Tailwind CSS is a great development tool if you aren’t already familiar with it. If we’re developing any site outside of WordPress, we almost always use it as our styling framework. This is because it:

Tailwind for WordPress
  • Is incredibly fast to write styles
  • Lends itself well to abstracting your classes into components
  • Leads to a very small amount of CSS in your final page which helps a lot with your web page vitals.

However, it’s been a struggle for us to include it in our WordPress developer workflow. The main hurdle is that Tailwind CSS must be compiled. Read more about their great JIT mode for building your class styles.

In complex projects that need a build process, we use the Sage theme. This has a well configured build chain that allows us to integrate Tailwind CSS into our theme’s styles. Problem solved, right? Not really.

There are two issues with integrating Tailwind into WordPress:

  1. Oftentimes you may write classes in your WordPress content, so your build step will be unaware of these classes since it’s not in your source code.
  2. Even if you can get your classes into your source code somehow, you need to actually run your build step every time those classes update. However this requires Node.js which is not part of the standard WordPress hosting stack.

To address #1, we actually built a CSS optimization plugin that does this as a side effect, called Blaze CSS. This plugin simply logged all classes in your WordPress content and saved a text file that you could use to include when you built your Tailwind CSS. We used this in a few projects, but it was still a complication to have to rebuild our CSS every time classes changed and it was a bit convoluted.

At this point Tailwind had come out with its own CDN that could build its CSS client side. It wasn’t meant for use in production because of the lag to generate the CSS but it worked very smoothly. This got be thinking of a much cleaner way to integrate Tailwind CSS into WordPress, and so TailPress was born.

TailPress leverages the simplicity of the Tailwind CSS CDN and solves the performance caveat in WordPress by caching the generated CSS. It’s as simple as that but works wonderfully well. No build steps, no logging classes from WordPress, no performance issues, just activate the plugin and start using Tailwind CSS in your WordPress site.

This is especially well timed for us with block-based WordPress development.
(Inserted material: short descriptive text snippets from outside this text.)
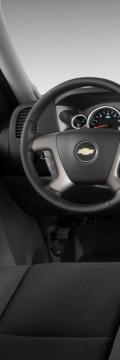 CHEVROLET Silverado III  Technické sharakteristiky
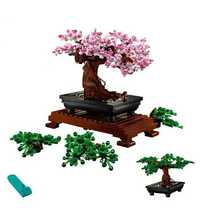 Klocki konstrukcyjne bonsai prawie jak LEGO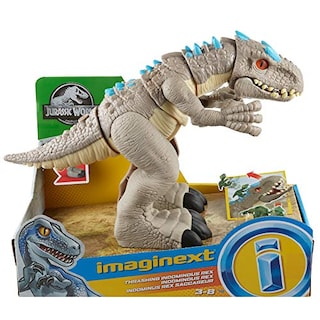 Foto 1 | Foto 1 | Venta Internacional- Imaginext Jurassic World Indominus Rex, Dinosaurio De Juguete Para Niños +3 Años (mattel Gmr16)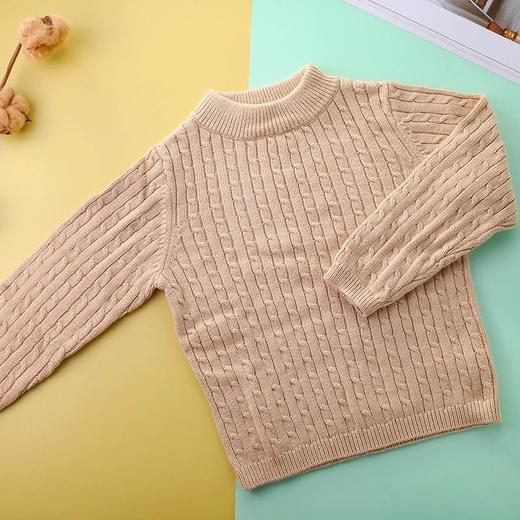 丨有机丨素道儿童针织衫 英伦风格 春秋冬时尚经典款 100%棉 舒适 男女宝宝 百搭推荐 素道 商品图0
We want to avoid custom coding and direct theme work as much as possible with the new block site development. Ideally we stay in the block editor as long as possible to get something done. However, without Tailwind’s utility classes to fill the gap of native WordPress blocks, we need to stop and write custom CSS in our theme and enqueue it in the right places.

With TailPress, there’s no need to hop back and forth in our theme for custom styling. Simply add Tailwind classes to the Advanced CSS class(es) of any of your blocks and you can fine tune their styling directly in the editor.

Tailwind also comes with powerful responsive variants which allows us to style responsively. This is especially important at this point in time because the WordPress block editor currently doesn’t have any responsive controls which is sorely needed.